_GIVEN RECORDS_.

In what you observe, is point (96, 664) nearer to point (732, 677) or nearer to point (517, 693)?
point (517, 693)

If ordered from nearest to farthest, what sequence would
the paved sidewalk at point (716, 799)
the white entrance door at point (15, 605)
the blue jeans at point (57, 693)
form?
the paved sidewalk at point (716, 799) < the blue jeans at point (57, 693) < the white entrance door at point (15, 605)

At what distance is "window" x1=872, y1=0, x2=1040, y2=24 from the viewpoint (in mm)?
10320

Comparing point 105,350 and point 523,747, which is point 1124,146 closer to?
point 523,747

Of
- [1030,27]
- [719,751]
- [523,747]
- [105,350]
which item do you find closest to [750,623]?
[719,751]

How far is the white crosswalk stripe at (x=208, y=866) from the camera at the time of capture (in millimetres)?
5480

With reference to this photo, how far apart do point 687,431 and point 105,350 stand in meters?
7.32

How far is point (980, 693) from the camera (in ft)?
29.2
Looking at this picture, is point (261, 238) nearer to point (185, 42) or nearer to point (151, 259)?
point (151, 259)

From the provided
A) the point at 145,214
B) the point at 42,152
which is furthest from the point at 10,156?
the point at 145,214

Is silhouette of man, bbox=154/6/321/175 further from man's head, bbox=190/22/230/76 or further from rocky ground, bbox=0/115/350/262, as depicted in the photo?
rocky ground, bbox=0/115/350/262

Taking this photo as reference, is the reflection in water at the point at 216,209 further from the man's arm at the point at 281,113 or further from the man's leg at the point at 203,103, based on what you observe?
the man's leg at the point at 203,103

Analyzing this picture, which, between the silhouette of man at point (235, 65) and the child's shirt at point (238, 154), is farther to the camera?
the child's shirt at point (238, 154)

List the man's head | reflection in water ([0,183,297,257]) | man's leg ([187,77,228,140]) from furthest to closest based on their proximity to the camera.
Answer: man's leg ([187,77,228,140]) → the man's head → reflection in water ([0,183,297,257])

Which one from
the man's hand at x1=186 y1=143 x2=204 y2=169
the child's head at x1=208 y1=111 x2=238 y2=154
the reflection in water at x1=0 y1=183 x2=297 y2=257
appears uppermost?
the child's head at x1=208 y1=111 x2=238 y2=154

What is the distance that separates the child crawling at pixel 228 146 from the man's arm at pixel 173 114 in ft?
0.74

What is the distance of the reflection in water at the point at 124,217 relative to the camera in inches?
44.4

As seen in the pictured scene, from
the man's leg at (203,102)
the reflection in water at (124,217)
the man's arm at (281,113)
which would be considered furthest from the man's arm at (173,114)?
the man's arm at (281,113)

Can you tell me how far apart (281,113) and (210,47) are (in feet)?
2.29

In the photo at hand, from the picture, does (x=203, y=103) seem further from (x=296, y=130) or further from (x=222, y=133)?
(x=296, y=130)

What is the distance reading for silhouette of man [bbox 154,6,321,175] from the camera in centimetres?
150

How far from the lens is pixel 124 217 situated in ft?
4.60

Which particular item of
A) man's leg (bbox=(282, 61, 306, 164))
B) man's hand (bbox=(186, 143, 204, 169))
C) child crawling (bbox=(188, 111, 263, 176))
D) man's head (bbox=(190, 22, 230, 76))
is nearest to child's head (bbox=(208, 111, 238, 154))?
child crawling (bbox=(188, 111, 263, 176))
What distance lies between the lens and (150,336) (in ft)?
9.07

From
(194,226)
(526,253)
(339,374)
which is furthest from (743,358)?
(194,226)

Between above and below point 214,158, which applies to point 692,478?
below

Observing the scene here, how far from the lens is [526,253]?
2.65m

_WHAT TO DO_.
Transcribe the material exactly as it reads.

_ANSWER TO THIS TASK_.
In what you observe, is point (96, 664) nearer to point (732, 677) or nearer to point (517, 693)?
point (517, 693)

If ordered from nearest to farthest, what sequence would
the paved sidewalk at point (716, 799)
the white entrance door at point (15, 605)
the blue jeans at point (57, 693)
form?
the paved sidewalk at point (716, 799) < the blue jeans at point (57, 693) < the white entrance door at point (15, 605)

At what distance is "window" x1=872, y1=0, x2=1040, y2=24 from the viewpoint (in mm)?
10320

Comparing point 105,350 and point 523,747, which is point 1124,146 closer to?
point 523,747

Of
- [1030,27]
- [719,751]
- [523,747]
- [105,350]
which item do you find closest to [750,623]?
[719,751]

How far is the white crosswalk stripe at (x=208, y=866) from the camera at the time of capture (in millimetres)?
5480

With reference to this photo, how far apart do point 687,431 and point 105,350 stand in meters?
7.32

How far is point (980, 693) from the camera (in ft)?
29.2
Looking at this picture, is point (261, 238) nearer to point (185, 42) or nearer to point (151, 259)?
point (151, 259)

From the provided
A) the point at 145,214
B) the point at 42,152
which is furthest from the point at 10,156?
the point at 145,214

Is silhouette of man, bbox=154/6/321/175 further from man's head, bbox=190/22/230/76 or further from rocky ground, bbox=0/115/350/262, as depicted in the photo?
rocky ground, bbox=0/115/350/262

Taking this photo as reference, is the reflection in water at the point at 216,209 further from the man's arm at the point at 281,113 or further from the man's leg at the point at 203,103, based on what you observe?
the man's leg at the point at 203,103

Analyzing this picture, which, between the silhouette of man at point (235, 65) and the child's shirt at point (238, 154), is farther to the camera?
the child's shirt at point (238, 154)

List the man's head | reflection in water ([0,183,297,257]) | man's leg ([187,77,228,140]) from furthest to closest based on their proximity to the camera.
Answer: man's leg ([187,77,228,140]) → the man's head → reflection in water ([0,183,297,257])

Which one from
the man's hand at x1=186 y1=143 x2=204 y2=169
the child's head at x1=208 y1=111 x2=238 y2=154
the reflection in water at x1=0 y1=183 x2=297 y2=257
appears uppermost?
the child's head at x1=208 y1=111 x2=238 y2=154

What is the distance that separates the child crawling at pixel 228 146 from the man's arm at pixel 173 114 in ft?
0.74

What is the distance of the reflection in water at the point at 124,217 relative to the camera in inches?
44.4

As seen in the pictured scene, from
the man's leg at (203,102)
the reflection in water at (124,217)
the man's arm at (281,113)
which would be considered furthest from the man's arm at (173,114)?
the man's arm at (281,113)

Can you tell me how far apart (281,113) and (210,47) are (in feet)?
2.29

In the photo at hand, from the picture, does (x=203, y=103) seem further from (x=296, y=130) or further from (x=222, y=133)?
(x=296, y=130)

What is the distance reading for silhouette of man [bbox 154,6,321,175] from the camera in centimetres?
150

How far from the lens is pixel 124 217 situated in ft?
4.60

Which particular item of
A) man's leg (bbox=(282, 61, 306, 164))
B) man's hand (bbox=(186, 143, 204, 169))
C) child crawling (bbox=(188, 111, 263, 176))
D) man's head (bbox=(190, 22, 230, 76))
is nearest to child's head (bbox=(208, 111, 238, 154))?
child crawling (bbox=(188, 111, 263, 176))
What distance lies between the lens and (150,336) (in ft)?
9.07

From
(194,226)
(526,253)
(339,374)
which is furthest from (743,358)?
(194,226)

Between above and below point 214,158, which applies to point 692,478?
below

Observing the scene here, how far from the lens is [526,253]?
2.65m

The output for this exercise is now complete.